Teaching Your Kids About Personal Finance
All throughout childhood, parents should act as a reliable resource for their kids when they have questions about just about anything, including money.
How old should your children be when you start teaching them about the basics of money? And when you do start, how do you actually teach them? These questions often go unanswered in many households, and there's no firm deadline for when a child should learn about personal financial management. But in some cases, parents might be surprised how much their kids can understand, as well as what they should be learning.
For example, according to author and researcher Beth Kobliner, children as young as 3 years old are often able to understand basic economic concepts like exchange and value. Between the ages of 3 and 7, kids will also begin to apply those ideas to the development of their self-control skills, or why it's important to delay gratification.
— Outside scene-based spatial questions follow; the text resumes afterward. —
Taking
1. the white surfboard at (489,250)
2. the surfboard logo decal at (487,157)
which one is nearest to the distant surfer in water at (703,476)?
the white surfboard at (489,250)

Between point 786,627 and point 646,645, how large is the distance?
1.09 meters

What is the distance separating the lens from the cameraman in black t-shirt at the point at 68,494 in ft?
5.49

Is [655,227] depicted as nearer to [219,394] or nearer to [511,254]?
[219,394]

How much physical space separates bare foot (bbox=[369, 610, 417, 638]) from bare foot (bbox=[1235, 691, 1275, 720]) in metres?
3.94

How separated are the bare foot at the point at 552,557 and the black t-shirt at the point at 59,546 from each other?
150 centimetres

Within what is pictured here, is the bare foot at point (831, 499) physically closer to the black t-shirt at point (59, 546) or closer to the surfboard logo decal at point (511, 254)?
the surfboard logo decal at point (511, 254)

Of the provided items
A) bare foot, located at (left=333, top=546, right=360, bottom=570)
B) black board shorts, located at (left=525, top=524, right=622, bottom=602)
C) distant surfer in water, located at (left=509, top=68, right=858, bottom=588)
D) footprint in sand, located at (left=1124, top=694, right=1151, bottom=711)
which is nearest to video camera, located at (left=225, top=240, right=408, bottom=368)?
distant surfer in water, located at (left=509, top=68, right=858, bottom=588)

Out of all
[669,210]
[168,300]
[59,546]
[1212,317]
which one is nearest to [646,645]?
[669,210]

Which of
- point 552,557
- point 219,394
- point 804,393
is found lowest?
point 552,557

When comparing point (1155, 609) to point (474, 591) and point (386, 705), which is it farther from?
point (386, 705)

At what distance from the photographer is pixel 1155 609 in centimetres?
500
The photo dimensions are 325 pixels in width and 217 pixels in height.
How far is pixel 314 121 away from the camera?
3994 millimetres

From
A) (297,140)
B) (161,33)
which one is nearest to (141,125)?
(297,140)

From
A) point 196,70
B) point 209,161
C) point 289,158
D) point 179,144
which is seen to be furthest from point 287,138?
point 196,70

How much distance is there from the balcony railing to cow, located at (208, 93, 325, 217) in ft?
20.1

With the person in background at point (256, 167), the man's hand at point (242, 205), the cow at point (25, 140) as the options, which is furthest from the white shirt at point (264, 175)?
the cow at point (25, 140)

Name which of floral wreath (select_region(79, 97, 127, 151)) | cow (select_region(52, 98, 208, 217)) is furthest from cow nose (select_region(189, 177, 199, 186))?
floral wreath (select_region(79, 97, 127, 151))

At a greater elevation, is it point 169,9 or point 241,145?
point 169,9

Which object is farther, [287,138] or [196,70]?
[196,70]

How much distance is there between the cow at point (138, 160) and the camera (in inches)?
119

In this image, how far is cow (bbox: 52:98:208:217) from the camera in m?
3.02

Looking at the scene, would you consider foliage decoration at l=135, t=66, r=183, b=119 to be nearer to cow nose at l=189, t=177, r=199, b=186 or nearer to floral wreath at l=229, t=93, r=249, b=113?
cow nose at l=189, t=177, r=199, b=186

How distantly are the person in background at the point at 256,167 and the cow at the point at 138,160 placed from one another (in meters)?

In an interview with PBS Newshour, Kobliner advocated for a popular way to provide kids with money management experience early on: an allowance. But she and other experts on the subject caution that parents need to handle allowances carefully. Ideally, allowances should be given in exchange for doing work like chores, and parents should demonstrate how to manage those earnings at first.
The 'three jar' method
One common route to a responsible childhood allowance involves grouping the money into three categories: spending, saving and sharing. If your child receives $3 per month for completing his or her chores, let them divide it among the jars as they see fit, but explain that their choices have consequences, too. If they want to spend all $3 at once on candy, for example, that means no more candy until next month. Instead, they could deposit some in the savings jar, or use the sharing jar to buy a treat for someone else.
Starting out small is important at a young age, as is using cash rather than an app or debit card. That instills kids with a better understanding that money is a finite resource. As they get older, allowances should increase, along with additional responsibilities like buying some clothes or movie tickets with friends. Many experts also recommended opening a joint savings account for your child to introduce them to more adult banking concepts.
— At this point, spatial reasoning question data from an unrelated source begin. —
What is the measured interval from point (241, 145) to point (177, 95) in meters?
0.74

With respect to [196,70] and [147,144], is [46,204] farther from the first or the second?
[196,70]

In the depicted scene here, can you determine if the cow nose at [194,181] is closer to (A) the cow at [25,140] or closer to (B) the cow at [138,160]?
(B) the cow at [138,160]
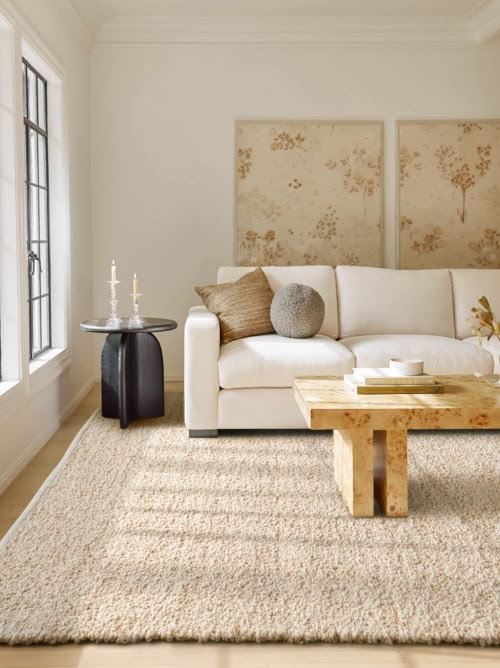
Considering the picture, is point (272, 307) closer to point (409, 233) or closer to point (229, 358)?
point (229, 358)

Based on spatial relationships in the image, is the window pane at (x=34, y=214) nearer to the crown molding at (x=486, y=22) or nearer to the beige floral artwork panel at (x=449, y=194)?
the beige floral artwork panel at (x=449, y=194)

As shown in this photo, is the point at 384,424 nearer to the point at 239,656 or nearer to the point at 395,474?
the point at 395,474

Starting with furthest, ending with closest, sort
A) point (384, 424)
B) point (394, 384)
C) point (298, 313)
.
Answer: point (298, 313) < point (394, 384) < point (384, 424)

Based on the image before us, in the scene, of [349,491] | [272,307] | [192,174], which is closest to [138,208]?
[192,174]

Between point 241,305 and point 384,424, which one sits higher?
point 241,305

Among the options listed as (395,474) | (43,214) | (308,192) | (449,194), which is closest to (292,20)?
(308,192)

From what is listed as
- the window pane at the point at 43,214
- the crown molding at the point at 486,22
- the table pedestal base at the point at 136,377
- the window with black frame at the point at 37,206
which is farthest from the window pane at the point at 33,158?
the crown molding at the point at 486,22

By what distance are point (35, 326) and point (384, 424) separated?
7.98ft

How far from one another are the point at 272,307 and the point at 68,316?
52.3 inches

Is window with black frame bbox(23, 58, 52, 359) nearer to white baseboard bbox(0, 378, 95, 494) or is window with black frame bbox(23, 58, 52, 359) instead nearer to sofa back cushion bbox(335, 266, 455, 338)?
white baseboard bbox(0, 378, 95, 494)

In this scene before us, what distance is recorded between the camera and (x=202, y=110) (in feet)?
18.7

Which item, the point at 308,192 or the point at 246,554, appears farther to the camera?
the point at 308,192

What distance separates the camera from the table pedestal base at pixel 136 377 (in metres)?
4.35

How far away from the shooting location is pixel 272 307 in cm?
442
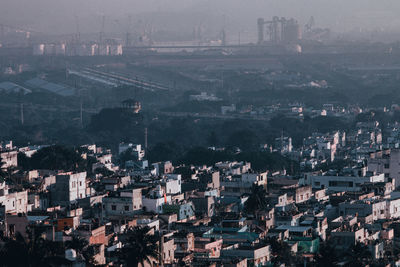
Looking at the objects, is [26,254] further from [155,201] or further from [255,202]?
[255,202]

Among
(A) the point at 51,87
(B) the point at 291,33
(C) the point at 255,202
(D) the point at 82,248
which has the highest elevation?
(D) the point at 82,248

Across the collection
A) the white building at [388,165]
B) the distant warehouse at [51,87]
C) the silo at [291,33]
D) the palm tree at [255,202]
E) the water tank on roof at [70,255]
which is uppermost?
the water tank on roof at [70,255]

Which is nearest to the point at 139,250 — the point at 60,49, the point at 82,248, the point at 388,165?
the point at 82,248

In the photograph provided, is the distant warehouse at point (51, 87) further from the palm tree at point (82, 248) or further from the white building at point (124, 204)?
the palm tree at point (82, 248)

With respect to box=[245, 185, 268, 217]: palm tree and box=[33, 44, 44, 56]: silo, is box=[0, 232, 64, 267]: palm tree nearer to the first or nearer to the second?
box=[245, 185, 268, 217]: palm tree

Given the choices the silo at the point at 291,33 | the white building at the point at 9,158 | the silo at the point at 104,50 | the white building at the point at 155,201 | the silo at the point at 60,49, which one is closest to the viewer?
the white building at the point at 155,201

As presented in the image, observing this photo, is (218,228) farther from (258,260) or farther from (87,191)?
(87,191)

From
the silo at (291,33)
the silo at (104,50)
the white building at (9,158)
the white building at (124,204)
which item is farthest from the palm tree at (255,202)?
the silo at (291,33)

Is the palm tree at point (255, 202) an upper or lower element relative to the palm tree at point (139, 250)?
lower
Acting as a resource for money topics
All throughout childhood, parents should act as a reliable resource for their kids when they have questions about just about anything, including money. Finance columnist Ron Lieber recommended taking opportunities to teach children about more advanced and practical money concepts like how credit cards or taxes work. These lessons will quickly come in handy once they start working their first jobs and gain greater independence as young teenagers. But it's also important to keep a balance between short-term topics and long-term discussions around saving and planning for the future.
Being a parent means having many discussions with your kids about a variety of topics all throughout life, some of them more sensitive than others. While money management is an important one, these conversations can still be fun and helpful talks to have with the right approach.